SPPU BE Computer Laboratory(I,II,III,IV) And Project RELATED STUDY MATERIAL: The Natural Language Processing Dictionary

An abstract noun is a noun that does not describe a physical object, for example philosophy. Contrast common noun.

An accepter is a program (or algorithm) that takes as input a grammar and a string of terminal symbols from the alphabet of that grammar, and outputs yes (or something equivalent) if the string is asentence of the grammar, and no otherwise. Contrast parser.

active arc

An active arc is a structure used by a chart parser as it attempts to parse a sentence. It is derived ultimately from a rule of the grammar being used, and consists of:

· a name for the arc,

· a type - the phrasal category being sought,

· a list of found constituents, i.e. constituents required by a grammar rule

· a list of types of the constituents not yet found,

· a from position, indicating the position in the sentence of the start of the first found constituent, and

· a to position, indicating the position in the sentence of the end of the last found constituent.
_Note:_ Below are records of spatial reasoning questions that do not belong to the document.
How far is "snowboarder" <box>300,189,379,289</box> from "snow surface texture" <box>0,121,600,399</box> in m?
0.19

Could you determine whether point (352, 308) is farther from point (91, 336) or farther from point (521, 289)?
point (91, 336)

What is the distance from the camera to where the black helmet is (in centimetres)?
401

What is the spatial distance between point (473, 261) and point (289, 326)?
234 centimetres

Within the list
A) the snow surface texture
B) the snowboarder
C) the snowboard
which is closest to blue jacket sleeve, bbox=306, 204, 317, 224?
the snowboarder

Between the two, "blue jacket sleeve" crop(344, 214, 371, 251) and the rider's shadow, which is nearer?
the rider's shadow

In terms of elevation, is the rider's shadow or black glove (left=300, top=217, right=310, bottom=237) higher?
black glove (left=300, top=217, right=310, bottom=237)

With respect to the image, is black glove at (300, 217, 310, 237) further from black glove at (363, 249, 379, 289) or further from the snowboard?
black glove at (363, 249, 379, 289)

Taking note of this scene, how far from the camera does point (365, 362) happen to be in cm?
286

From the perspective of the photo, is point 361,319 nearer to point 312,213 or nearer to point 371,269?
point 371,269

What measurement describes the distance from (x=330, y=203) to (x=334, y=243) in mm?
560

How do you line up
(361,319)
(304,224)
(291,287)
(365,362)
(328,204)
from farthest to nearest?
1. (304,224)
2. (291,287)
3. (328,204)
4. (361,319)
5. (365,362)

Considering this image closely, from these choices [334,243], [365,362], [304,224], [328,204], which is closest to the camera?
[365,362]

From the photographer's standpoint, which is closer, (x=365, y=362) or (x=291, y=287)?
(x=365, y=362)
The symbol → is used to separated the type from the list of found constituents, and a dot is used to separate the list of found constituents from the list of types of constituents not yet found.

active chart

= chart (in a chart parser)

active voice

Sentences in English may be in active or passive form. The active form makes the one who is performing the action in the sentence (termed the agent in semantics) the grammatical subject. This serves to focus attention on the agent. Example: "John ate the pizza". The alternative, the passive voice, makes the thing acted on into the grammatical subject, thus focussing attention on that thing, rather than on the agent. Example: "The pizza was eaten by John." Many writers appear to believe that use of the passive seems more formal and dignified, and consequently it is over-used in technical writing. For example, they might write "The following experiments were performed" when it would be clearer to say "We [i.e. the authors] performed the following experiments."

Contrast mood, tense, and aspect.

ADJ

symbol used in grammar rules for an adjective.

adjective

An adjective is a word that modifies a noun by specifying an attribute of the noun. Examples include adjectives of colour, like red, size or shape, like round or large, along with thousands of less classifiable adjectives like willing, onerous, etc. In grammar rules, we use the symbol ADJ for the pre-terminal category of adjectives.
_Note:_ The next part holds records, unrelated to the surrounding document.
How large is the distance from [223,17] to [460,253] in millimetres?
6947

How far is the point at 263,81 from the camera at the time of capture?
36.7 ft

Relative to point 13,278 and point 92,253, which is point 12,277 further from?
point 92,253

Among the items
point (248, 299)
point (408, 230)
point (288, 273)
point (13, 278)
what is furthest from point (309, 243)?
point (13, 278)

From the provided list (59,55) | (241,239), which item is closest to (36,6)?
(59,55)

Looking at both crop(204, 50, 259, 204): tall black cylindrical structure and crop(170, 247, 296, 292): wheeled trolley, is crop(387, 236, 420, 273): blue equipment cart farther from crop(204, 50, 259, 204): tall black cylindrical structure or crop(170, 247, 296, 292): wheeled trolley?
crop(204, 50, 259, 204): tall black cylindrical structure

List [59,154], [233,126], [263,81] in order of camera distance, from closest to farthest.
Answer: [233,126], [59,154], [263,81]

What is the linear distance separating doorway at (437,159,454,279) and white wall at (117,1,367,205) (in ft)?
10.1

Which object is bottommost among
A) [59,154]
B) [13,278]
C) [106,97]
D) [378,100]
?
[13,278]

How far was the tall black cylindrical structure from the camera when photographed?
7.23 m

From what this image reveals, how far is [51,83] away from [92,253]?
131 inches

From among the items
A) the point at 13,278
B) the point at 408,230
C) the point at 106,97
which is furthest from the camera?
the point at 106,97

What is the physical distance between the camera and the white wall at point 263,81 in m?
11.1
Adjectives are also used as the complements of sentences with verbs like "be" and "seem" - "He is happy", "He seems drunk".

ADJ is a lexical grammatical category.

adjective phrase

Adjective Phrase (or adjectival phrase) is a phrasal grammatical category. Adjective phrase is usually abbreviated to ADJP. They range from simple adjectives (like "green" in "the green grass") through short lists of adjectives possibly modified by an adverb or so (like "really large, cream" in "that really large, cream building") to fairly complicated constructs like "angry that he had been ignored" in "Jack was angry that he had been ignored". The longer adjective phrases are frequently take the form of an adjective followed by a complement, which might be a "that"+Sentence complement (as in "angry that he had been ignored"), or a PP complement or a "to"+VP complement.

The longer ADJPs are most often found as complements of verbs such as "be" and "seem". ADJP is a phrasal grammatical category.

ADJP

symbol used in grammar rules for an adjective phrase.

ADV

symbol used in grammar rules for an adverb.

adverb

An adverb is a word that modifies a verb, ("strongly", in "she swam strongly") an adjective, ("very", in "a very strong swimmer") or another adverb ("very", in "she swam very strongly").

Many adverbs end with the morpheme -ly, which converts an adjective X into an adverb meaning something like "in an X manner" - thus "bravely" = "in a brave manner". Other adverbs includeintensifiers like "very" and "extremely". There are also adverbs of time (like "today", "tomorrow", "then" - as in "I gave him the book then"), frequency ("never", "often"), and place ("here", "there", and "everywhere").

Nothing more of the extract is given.